→ **Required work**: Reproduce the lines below word for word, but omit the pictures.

* Begin Data entries *

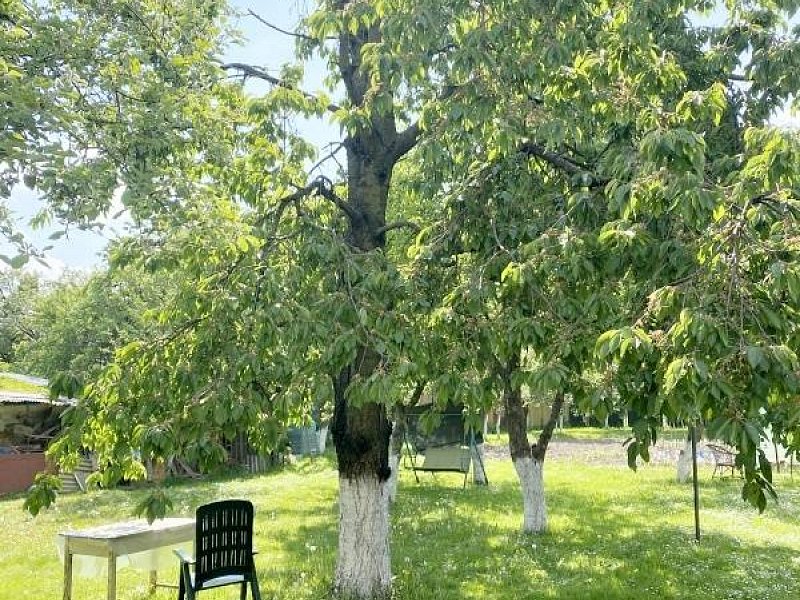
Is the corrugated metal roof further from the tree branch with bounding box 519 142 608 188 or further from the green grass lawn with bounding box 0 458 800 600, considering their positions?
the tree branch with bounding box 519 142 608 188

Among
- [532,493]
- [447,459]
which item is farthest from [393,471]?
[532,493]

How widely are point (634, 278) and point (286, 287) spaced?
292 centimetres

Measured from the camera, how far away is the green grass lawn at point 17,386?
20219 mm

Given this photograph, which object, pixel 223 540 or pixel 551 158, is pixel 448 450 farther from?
pixel 551 158

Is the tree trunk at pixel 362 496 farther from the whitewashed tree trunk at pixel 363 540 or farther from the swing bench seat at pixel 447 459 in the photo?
the swing bench seat at pixel 447 459

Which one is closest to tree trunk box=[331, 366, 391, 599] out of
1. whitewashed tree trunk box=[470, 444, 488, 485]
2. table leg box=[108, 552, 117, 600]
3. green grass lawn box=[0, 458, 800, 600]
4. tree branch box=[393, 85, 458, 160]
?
green grass lawn box=[0, 458, 800, 600]

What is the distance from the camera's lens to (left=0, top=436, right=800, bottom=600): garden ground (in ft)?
27.8

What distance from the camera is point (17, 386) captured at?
822 inches

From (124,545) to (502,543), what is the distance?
5.82 metres

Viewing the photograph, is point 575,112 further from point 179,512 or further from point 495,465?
point 495,465

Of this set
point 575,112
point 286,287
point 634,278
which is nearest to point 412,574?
point 286,287

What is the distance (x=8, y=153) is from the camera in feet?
15.4

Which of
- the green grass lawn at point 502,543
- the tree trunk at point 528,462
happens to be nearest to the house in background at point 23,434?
the green grass lawn at point 502,543

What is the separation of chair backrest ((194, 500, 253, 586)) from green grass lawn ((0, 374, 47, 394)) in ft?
49.8
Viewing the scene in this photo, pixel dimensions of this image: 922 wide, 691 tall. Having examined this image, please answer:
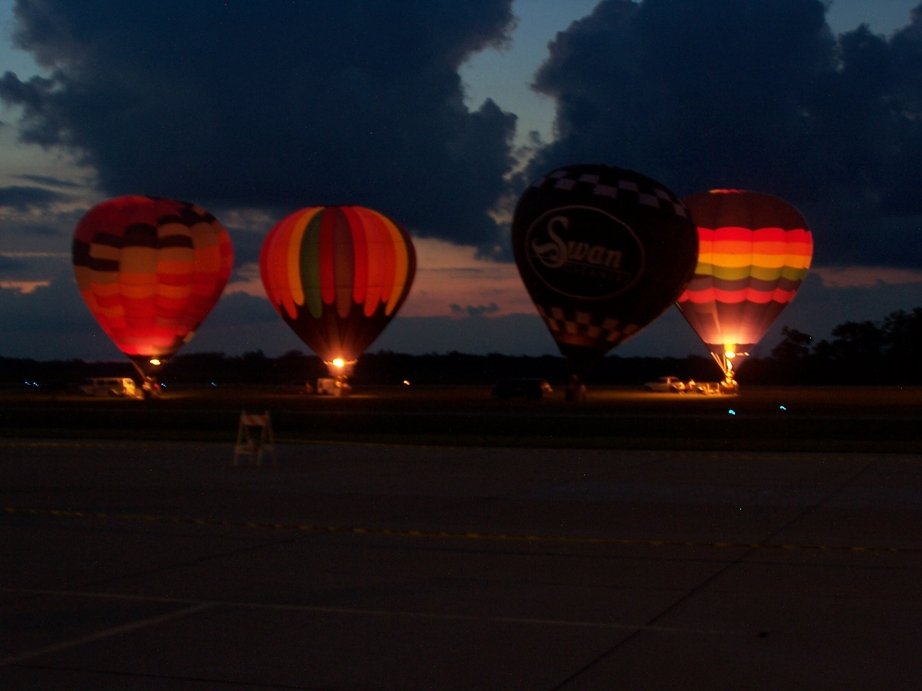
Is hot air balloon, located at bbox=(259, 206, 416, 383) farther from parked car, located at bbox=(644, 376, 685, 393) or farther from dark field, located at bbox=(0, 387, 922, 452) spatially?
parked car, located at bbox=(644, 376, 685, 393)

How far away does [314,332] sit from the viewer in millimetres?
58781

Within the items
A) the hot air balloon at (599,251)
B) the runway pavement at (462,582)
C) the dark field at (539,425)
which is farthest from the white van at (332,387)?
the runway pavement at (462,582)

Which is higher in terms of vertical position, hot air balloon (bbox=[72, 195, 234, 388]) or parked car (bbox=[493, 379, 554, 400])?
hot air balloon (bbox=[72, 195, 234, 388])

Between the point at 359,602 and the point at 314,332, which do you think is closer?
the point at 359,602

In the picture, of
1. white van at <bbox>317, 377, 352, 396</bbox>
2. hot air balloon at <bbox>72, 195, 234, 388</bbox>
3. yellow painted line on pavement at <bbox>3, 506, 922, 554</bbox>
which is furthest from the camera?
white van at <bbox>317, 377, 352, 396</bbox>

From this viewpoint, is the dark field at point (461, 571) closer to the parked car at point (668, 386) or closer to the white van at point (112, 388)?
the white van at point (112, 388)

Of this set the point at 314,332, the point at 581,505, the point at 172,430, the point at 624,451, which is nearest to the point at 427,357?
the point at 314,332

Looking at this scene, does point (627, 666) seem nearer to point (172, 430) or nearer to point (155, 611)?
point (155, 611)

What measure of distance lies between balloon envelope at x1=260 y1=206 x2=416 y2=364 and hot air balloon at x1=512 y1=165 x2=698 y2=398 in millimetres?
8643

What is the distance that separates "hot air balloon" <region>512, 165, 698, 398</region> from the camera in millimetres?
48031

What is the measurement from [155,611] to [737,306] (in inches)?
2068

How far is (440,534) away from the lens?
1359 cm

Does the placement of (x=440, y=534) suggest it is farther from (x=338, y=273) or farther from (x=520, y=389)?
(x=520, y=389)

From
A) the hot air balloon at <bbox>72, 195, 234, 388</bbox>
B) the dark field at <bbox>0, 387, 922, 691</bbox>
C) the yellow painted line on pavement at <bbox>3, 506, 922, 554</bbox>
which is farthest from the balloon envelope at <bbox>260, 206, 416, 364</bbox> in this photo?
the yellow painted line on pavement at <bbox>3, 506, 922, 554</bbox>
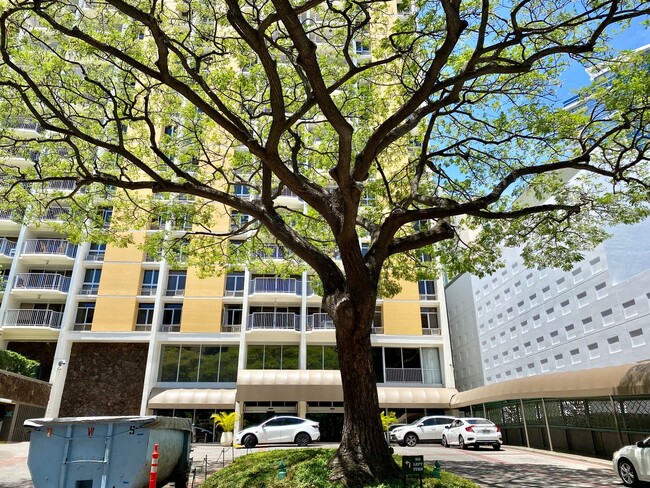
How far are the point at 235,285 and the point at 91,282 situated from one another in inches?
379

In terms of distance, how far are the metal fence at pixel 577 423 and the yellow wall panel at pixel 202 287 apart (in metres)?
17.9

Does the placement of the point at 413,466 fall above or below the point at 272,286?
below

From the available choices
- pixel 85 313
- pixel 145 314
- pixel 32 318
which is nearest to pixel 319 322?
pixel 145 314

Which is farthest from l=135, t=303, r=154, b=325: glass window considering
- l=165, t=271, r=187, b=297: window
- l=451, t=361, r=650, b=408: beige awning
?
l=451, t=361, r=650, b=408: beige awning

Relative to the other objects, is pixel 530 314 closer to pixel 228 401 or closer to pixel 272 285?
pixel 272 285

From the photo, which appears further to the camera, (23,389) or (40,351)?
(40,351)

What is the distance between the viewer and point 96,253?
3142cm

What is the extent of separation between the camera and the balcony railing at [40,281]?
2966 centimetres

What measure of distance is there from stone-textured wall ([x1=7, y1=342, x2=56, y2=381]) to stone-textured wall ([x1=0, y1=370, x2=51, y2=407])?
11.5 feet

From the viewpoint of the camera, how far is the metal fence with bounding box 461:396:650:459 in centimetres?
1416

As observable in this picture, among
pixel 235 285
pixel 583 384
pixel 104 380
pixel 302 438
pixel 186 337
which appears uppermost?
pixel 235 285

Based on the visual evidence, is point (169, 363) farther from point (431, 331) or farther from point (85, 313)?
point (431, 331)

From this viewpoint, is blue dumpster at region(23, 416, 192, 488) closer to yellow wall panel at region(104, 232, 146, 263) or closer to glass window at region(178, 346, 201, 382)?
→ glass window at region(178, 346, 201, 382)

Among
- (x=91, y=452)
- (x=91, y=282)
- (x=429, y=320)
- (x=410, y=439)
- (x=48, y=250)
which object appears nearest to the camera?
(x=91, y=452)
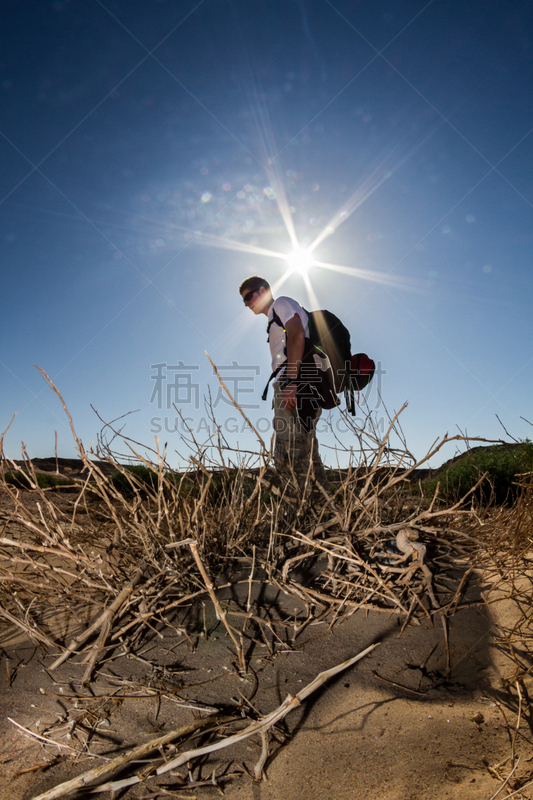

* End Data entries *

→ **The response**:
Is the corrugated metal roof further from the tree branch with bounding box 519 142 608 188 or further from the green grass lawn with bounding box 0 458 800 600, considering their positions?
the tree branch with bounding box 519 142 608 188

Among
- [532,493]
- [447,459]
which item is farthest from [393,471]?
[532,493]

How widely are point (634, 278) and point (286, 287) spaced?
292 centimetres

Measured from the camera, how far away is the green grass lawn at point 17,386?
20219 mm

Given this photograph, which object, pixel 223 540 or pixel 551 158, is pixel 448 450 farther from?
pixel 551 158

Is the tree trunk at pixel 362 496 farther from the whitewashed tree trunk at pixel 363 540 or farther from the swing bench seat at pixel 447 459 in the photo?
the swing bench seat at pixel 447 459

Which one is closest to tree trunk box=[331, 366, 391, 599] out of
1. whitewashed tree trunk box=[470, 444, 488, 485]
2. table leg box=[108, 552, 117, 600]
3. green grass lawn box=[0, 458, 800, 600]
4. tree branch box=[393, 85, 458, 160]
?
green grass lawn box=[0, 458, 800, 600]

What is the distance from the camera's lens to (left=0, top=436, right=800, bottom=600): garden ground (in ft)?
27.8

What distance from the camera is point (17, 386) captured at?
822 inches

From (124,545) to (502,543), what is the distance?
5.82 metres

Viewing the photograph, is point 575,112 further from point 179,512 or further from point 495,465?
point 495,465

Of this set
point 575,112
point 286,287
point 634,278
which is nearest to point 412,574?
point 286,287

What is the distance (x=8, y=153) is from the camera in feet?
15.4

Which of
- the green grass lawn at point 502,543
- the tree trunk at point 528,462
happens to be nearest to the house in background at point 23,434?
the green grass lawn at point 502,543

What is the separation of chair backrest ((194, 500, 253, 586)) from green grass lawn ((0, 374, 47, 394)) in ft?
49.8
Viewing the scene in this photo, pixel dimensions of this image: 922 wide, 691 tall. Having examined this image, please answer:
Is hot air balloon, located at bbox=(259, 206, 416, 383) farther from parked car, located at bbox=(644, 376, 685, 393) or farther from dark field, located at bbox=(0, 387, 922, 452) spatially?
parked car, located at bbox=(644, 376, 685, 393)

How far away does [314,332] sit from the viewer in millimetres?
58781

Within the items
A) the hot air balloon at (599,251)
B) the runway pavement at (462,582)
C) the dark field at (539,425)
which is farthest from the white van at (332,387)?
the runway pavement at (462,582)

Which is higher in terms of vertical position, hot air balloon (bbox=[72, 195, 234, 388]) or parked car (bbox=[493, 379, 554, 400])?
hot air balloon (bbox=[72, 195, 234, 388])

Between the point at 359,602 and the point at 314,332, which do you think is closer?
the point at 359,602

In the picture, of
1. white van at <bbox>317, 377, 352, 396</bbox>
2. hot air balloon at <bbox>72, 195, 234, 388</bbox>
3. yellow painted line on pavement at <bbox>3, 506, 922, 554</bbox>
which is furthest from the camera?
white van at <bbox>317, 377, 352, 396</bbox>

From this viewpoint, is the dark field at point (461, 571) closer to the parked car at point (668, 386) or closer to the white van at point (112, 388)?
the white van at point (112, 388)

Of this set the point at 314,332, the point at 581,505, the point at 172,430, the point at 624,451, which is nearest to the point at 427,357?
the point at 314,332

Looking at this scene, does point (627, 666) seem nearer to point (172, 430) or nearer to point (155, 611)?
point (155, 611)

What measure of distance lies between balloon envelope at x1=260 y1=206 x2=416 y2=364 and hot air balloon at x1=512 y1=165 x2=698 y2=398 in millimetres?
8643

What is the distance that separates "hot air balloon" <region>512, 165, 698, 398</region> from the camera in millimetres?
48031

What is the measurement from [155,611] to [737,306] (in inches)?
2068

How far is (440,534) away from the lens?
1359 cm

Does the placement of (x=440, y=534) suggest it is farther from (x=338, y=273) or farther from (x=520, y=389)?
(x=520, y=389)

From
A) the hot air balloon at <bbox>72, 195, 234, 388</bbox>
B) the dark field at <bbox>0, 387, 922, 691</bbox>
C) the yellow painted line on pavement at <bbox>3, 506, 922, 554</bbox>
which is farthest from the balloon envelope at <bbox>260, 206, 416, 364</bbox> in this photo?
the yellow painted line on pavement at <bbox>3, 506, 922, 554</bbox>
How far are the point at 235,285 and the point at 91,282 situated from one another in inches?
379

In terms of distance, how far are the metal fence at pixel 577 423 and the yellow wall panel at pixel 202 287 apart (in metres)?
17.9

Does the placement of the point at 413,466 fall above or below the point at 272,286?
below

From the available choices
- pixel 85 313
- pixel 145 314
- pixel 32 318
which is nearest to pixel 319 322?
pixel 145 314

Which is farthest from l=135, t=303, r=154, b=325: glass window considering
- l=165, t=271, r=187, b=297: window
- l=451, t=361, r=650, b=408: beige awning
?
l=451, t=361, r=650, b=408: beige awning

Relative to the other objects, is pixel 530 314 closer to pixel 228 401 or closer to pixel 272 285?
pixel 272 285

From the photo, which appears further to the camera, (23,389) or (40,351)?
(40,351)

What is the distance between the viewer and point 96,253?
3142cm

What is the extent of separation between the camera and the balcony railing at [40,281]?
2966 centimetres

What measure of distance is there from stone-textured wall ([x1=7, y1=342, x2=56, y2=381]) to stone-textured wall ([x1=0, y1=370, x2=51, y2=407])?
11.5 feet

From the viewpoint of the camera, how far is the metal fence with bounding box 461:396:650:459 in centimetres?
1416

As observable in this picture, among
pixel 235 285
pixel 583 384
pixel 104 380
pixel 302 438
pixel 186 337
which appears uppermost?
pixel 235 285

Based on the visual evidence, is point (169, 363) farther from point (431, 331) or farther from point (85, 313)?
point (431, 331)

From this viewpoint, is blue dumpster at region(23, 416, 192, 488) closer to yellow wall panel at region(104, 232, 146, 263) or closer to glass window at region(178, 346, 201, 382)?
→ glass window at region(178, 346, 201, 382)

Among
- (x=91, y=452)
- (x=91, y=282)
- (x=429, y=320)
- (x=410, y=439)
- (x=48, y=250)
which object appears nearest to the camera?
(x=91, y=452)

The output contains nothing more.